## Records for processing
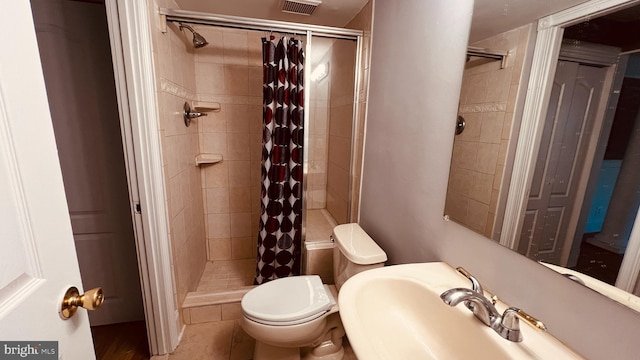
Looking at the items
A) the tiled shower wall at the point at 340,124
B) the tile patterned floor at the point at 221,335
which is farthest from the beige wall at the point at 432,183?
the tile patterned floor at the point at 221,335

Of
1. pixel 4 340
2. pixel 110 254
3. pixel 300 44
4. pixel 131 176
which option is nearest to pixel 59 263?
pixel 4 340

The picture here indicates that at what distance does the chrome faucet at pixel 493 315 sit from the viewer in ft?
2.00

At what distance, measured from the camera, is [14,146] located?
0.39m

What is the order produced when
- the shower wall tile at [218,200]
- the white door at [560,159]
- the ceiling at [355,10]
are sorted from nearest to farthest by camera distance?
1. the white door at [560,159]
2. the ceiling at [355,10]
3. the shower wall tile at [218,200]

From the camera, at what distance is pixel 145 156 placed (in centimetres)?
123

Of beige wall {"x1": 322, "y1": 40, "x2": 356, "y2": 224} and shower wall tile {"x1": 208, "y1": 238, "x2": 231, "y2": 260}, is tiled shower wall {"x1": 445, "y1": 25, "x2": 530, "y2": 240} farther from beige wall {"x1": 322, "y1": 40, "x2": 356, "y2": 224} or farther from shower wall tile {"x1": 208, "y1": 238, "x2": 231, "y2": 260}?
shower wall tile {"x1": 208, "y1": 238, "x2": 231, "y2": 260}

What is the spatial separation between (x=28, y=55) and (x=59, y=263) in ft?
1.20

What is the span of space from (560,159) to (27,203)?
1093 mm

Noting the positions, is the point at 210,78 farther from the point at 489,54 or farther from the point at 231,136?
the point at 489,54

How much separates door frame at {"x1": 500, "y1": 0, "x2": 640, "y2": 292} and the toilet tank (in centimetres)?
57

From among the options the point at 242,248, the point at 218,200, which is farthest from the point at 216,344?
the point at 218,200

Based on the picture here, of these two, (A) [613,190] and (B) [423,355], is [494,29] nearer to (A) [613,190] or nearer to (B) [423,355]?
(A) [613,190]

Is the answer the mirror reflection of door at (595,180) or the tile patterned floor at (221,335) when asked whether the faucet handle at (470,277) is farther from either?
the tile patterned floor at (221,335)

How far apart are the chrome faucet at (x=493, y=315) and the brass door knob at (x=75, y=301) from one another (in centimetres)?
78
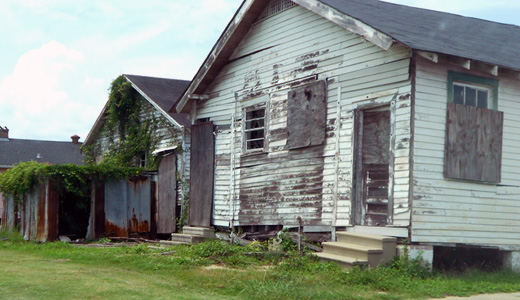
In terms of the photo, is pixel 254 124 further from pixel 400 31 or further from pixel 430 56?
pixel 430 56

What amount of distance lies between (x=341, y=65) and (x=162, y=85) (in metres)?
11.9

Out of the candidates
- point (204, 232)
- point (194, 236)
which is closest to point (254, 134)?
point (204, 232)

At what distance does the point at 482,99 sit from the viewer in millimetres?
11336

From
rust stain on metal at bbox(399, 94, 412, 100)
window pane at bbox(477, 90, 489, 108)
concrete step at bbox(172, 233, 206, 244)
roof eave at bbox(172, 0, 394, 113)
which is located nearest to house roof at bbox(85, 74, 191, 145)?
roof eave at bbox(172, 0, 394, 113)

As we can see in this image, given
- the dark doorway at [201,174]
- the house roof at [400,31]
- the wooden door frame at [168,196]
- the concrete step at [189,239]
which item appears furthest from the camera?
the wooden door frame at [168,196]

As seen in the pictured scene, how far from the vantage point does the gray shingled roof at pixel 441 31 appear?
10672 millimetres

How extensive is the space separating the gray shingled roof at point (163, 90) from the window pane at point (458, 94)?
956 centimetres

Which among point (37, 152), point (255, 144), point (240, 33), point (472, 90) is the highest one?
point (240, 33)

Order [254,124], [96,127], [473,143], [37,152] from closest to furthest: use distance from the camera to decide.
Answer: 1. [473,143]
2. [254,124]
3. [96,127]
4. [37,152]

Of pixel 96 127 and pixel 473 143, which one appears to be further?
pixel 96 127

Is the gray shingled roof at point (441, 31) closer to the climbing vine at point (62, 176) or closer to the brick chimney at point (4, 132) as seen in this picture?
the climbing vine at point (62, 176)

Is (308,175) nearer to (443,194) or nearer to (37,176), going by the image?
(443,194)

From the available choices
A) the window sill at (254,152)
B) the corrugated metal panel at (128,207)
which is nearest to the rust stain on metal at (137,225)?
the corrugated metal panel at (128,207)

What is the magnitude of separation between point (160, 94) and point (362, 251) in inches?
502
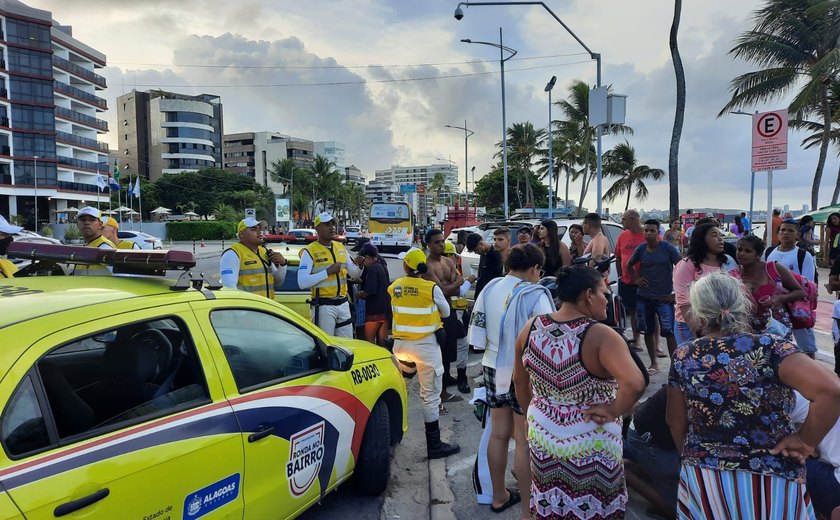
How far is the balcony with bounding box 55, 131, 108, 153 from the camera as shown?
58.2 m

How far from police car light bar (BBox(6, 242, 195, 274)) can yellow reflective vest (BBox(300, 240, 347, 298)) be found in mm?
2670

* * *

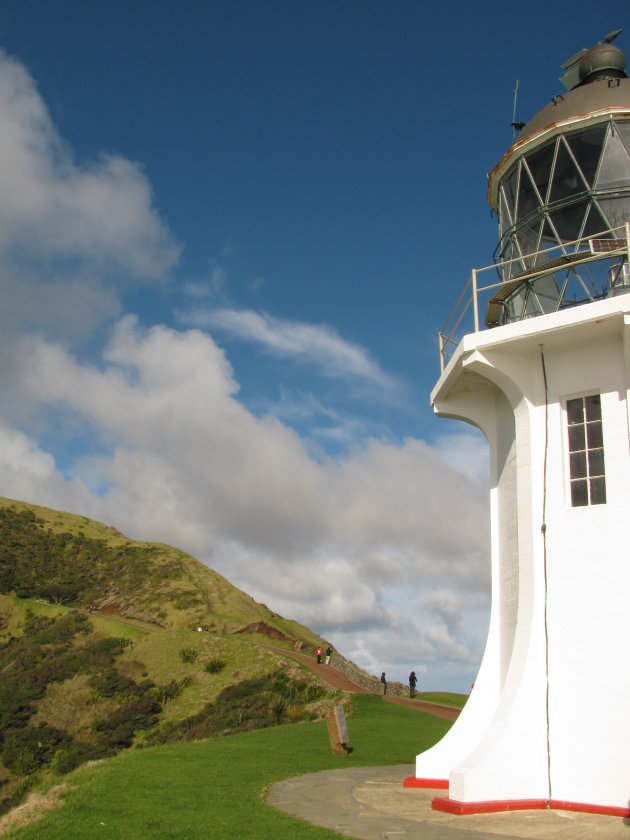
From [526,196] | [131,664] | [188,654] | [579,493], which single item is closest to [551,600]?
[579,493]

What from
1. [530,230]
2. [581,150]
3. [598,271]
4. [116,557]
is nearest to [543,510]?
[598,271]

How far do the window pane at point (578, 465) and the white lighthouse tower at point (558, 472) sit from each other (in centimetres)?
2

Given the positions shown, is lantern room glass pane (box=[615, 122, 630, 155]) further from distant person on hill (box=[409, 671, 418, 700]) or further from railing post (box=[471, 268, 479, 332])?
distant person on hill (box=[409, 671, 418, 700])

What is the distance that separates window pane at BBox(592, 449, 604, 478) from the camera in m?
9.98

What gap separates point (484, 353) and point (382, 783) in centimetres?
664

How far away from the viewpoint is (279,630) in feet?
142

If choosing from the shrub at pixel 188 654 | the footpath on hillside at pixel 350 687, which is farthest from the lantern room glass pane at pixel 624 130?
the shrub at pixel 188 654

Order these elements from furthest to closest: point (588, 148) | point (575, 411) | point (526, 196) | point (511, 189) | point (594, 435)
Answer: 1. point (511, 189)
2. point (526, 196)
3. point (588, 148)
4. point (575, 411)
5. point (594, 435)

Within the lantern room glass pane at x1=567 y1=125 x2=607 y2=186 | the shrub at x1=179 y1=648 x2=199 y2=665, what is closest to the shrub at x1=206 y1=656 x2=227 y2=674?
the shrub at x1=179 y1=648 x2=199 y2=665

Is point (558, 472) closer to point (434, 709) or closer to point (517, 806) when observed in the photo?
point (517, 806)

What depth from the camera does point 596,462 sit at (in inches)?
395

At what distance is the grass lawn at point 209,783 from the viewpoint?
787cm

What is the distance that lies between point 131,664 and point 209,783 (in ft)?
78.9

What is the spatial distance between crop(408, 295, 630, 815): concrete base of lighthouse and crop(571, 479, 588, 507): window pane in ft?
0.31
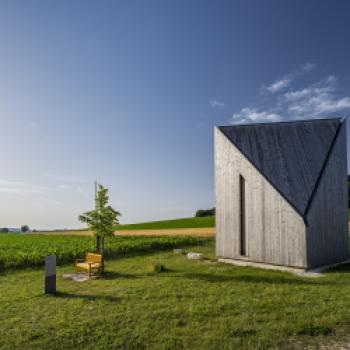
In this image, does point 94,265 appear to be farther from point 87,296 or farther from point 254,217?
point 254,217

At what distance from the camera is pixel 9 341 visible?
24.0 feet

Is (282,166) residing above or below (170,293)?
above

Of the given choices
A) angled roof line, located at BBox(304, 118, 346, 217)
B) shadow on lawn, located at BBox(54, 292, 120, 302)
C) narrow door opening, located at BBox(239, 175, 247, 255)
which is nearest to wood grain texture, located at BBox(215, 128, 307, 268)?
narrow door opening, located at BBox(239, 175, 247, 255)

* * *

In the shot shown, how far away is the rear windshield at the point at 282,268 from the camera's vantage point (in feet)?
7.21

## Problem
Quote, word for word, the stretch of the listing from the line containing "Of the given choices" through the line containing "which is nearest to wood".

## Final result
Of the given choices
A) angled roof line, located at BBox(304, 118, 346, 217)
B) shadow on lawn, located at BBox(54, 292, 120, 302)
C) narrow door opening, located at BBox(239, 175, 247, 255)
which is nearest to wood grain texture, located at BBox(215, 128, 307, 268)?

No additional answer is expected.